その1つは「道徳教育の充実」だが,これは「道徳の教科化」が決まってもはや先行きが怪しいことが明らかになっている。
「嘘でも良い言葉を発したもの勝ち」「嘘をついた方が得をする」という空気が蔓延しない対策を立てなければならない。
あとの1つは「教育内容の充実」で,振り子現象の1つである。いわゆるグローバル社会に対応した教養主義が求められていくことになろう。
しかし,こちらの解決方法もなかなかに難しい。
「知識基盤社会」だと言いながら,「知識」が疎かであることに社会は涵養である。
大学のセンセイまでもが(自己防衛のためだとも考えられるが)知識はすぐに陳腐化するものだ,と「知識重視」を唱える人を批判し,「知識詰め込み教育はよくない」などと言い出すが,大学を卒業しても教科書レベルの知識がない教師がいることへの責任を完全に放棄している。
こういう大学を卒業して教員免許を取得してしまった人が教師になってしまった場合は,ICTに頼るしかなくなってしまう。
多くの国や地域の学校教育というのは,能力は異なるものの,年齢は同じである子ども集団が同じ内容を学ぶところである。
同じ年齢であることを優先する結果,簡単に言えば「お友達」同士の会話が生活の中心となる場所が学校である。
しかし,「お友達」同士の会話ができるようになれば,「コミュニケーション能力が高まった」と言えるわけではないことは,学校のセンセイでなくてもわかる話である。
中学校や高校の場合,部活動に入っていれば,先輩や後輩,顧問の先生,対戦相手の生徒や顧問の先生などとのかかわりが生まれる。
挨拶程度の内容から,技術的な面でのアドバイス,お互いの課題の確認など,コミュニケーションの内容は多岐にわたってくる。
ただ教科の内容を消化させているだけの普通の教科教育では,身につかせることが困難な力がある。
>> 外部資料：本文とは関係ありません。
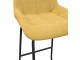 Scaun de bar DP Nicole CFS Hoker LB Soro-40 (Yellow/Black)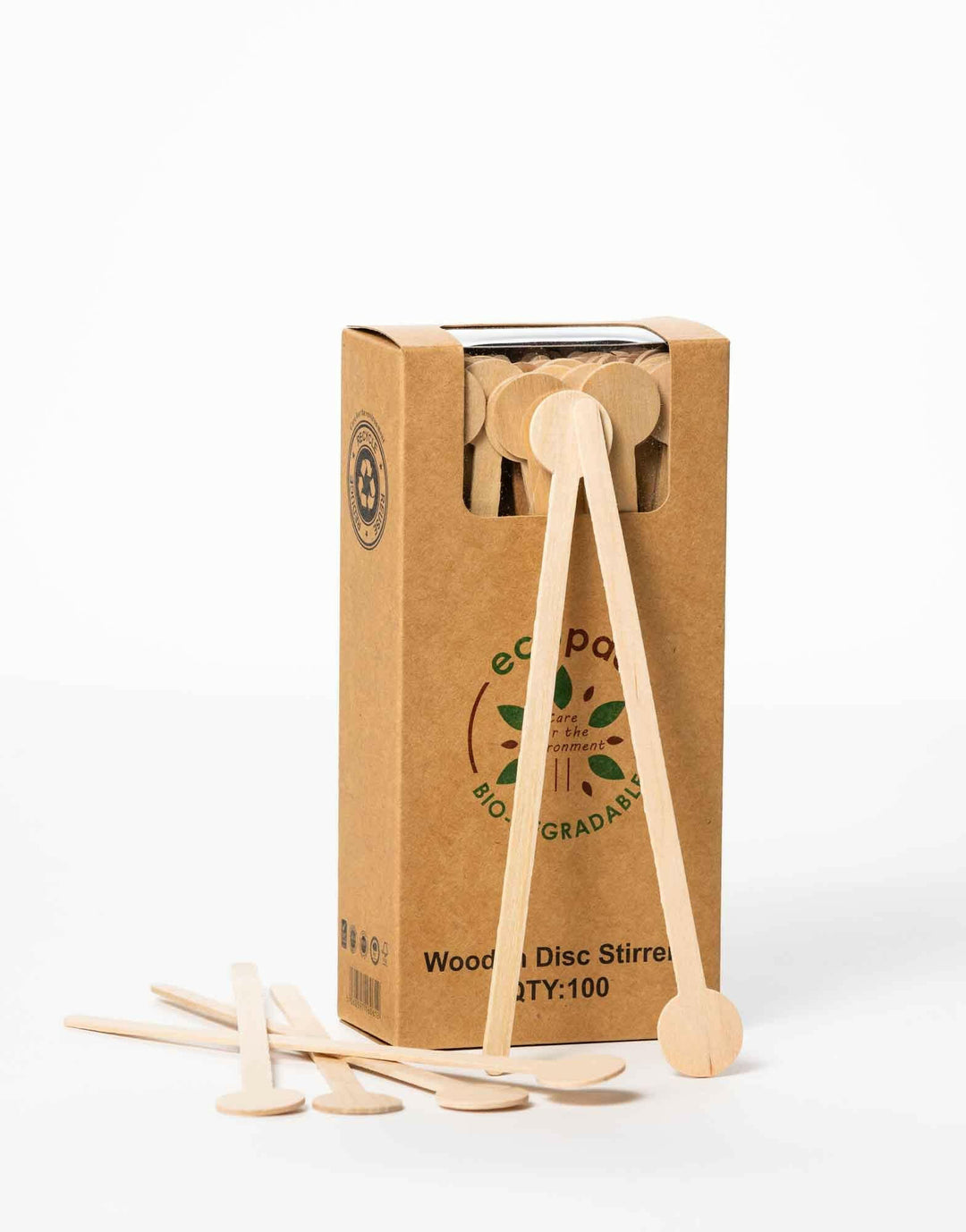 Birchwood Stirrers - 180mm.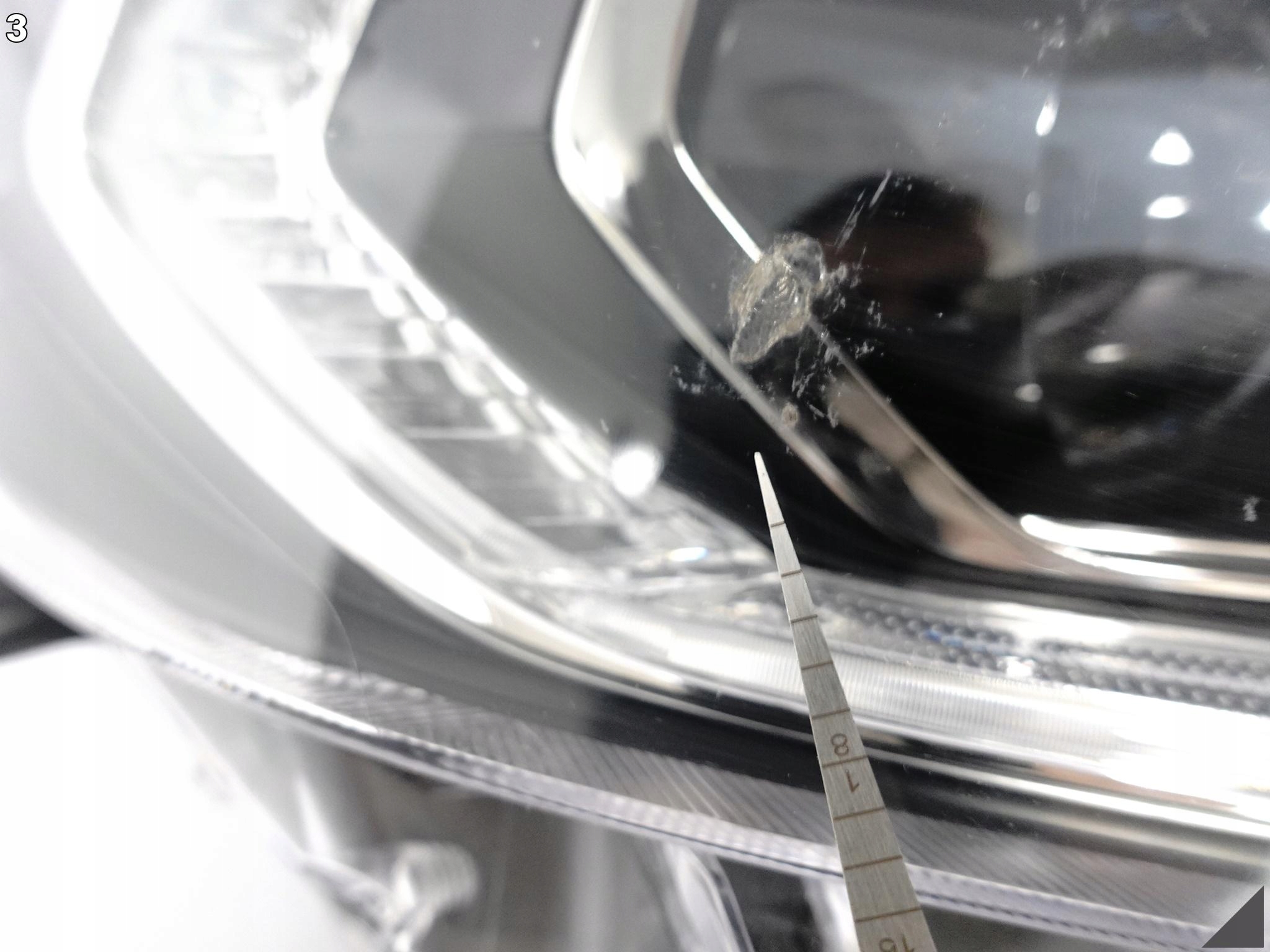 TOYOTA RAV4 RAV 4 V 5 19- LAMPA FULL LED SOCZEWKA PRAWA PRZÓD EUROPA BŁADNA TOYOTA RAV4 RAV 4 V 5 19- LAMPA FULL LED SOCZEWKA PRAWA PRZÓD EUROPA BŁADNA - obrazek 4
お互い同士,「わかりあえる」ことが前提の授業では,必死に「わからせよう」とする心や努力そのものの価値が下がってしまう。
「わかりあえない困難さ」を乗り越えるタイプのコミュニケーション能力を育成するのは,教科学習の中では難しいのである。
グローバル化が進む社会に対応できる子どもを,1人の担任が40人の同年齢の子どもに対峙する学校社会で育成することがどの程度で可能なのか。
「コミュニケーション能力だけ」が高い子どもが増えてきたときの,次のことを考えておくべきだろう。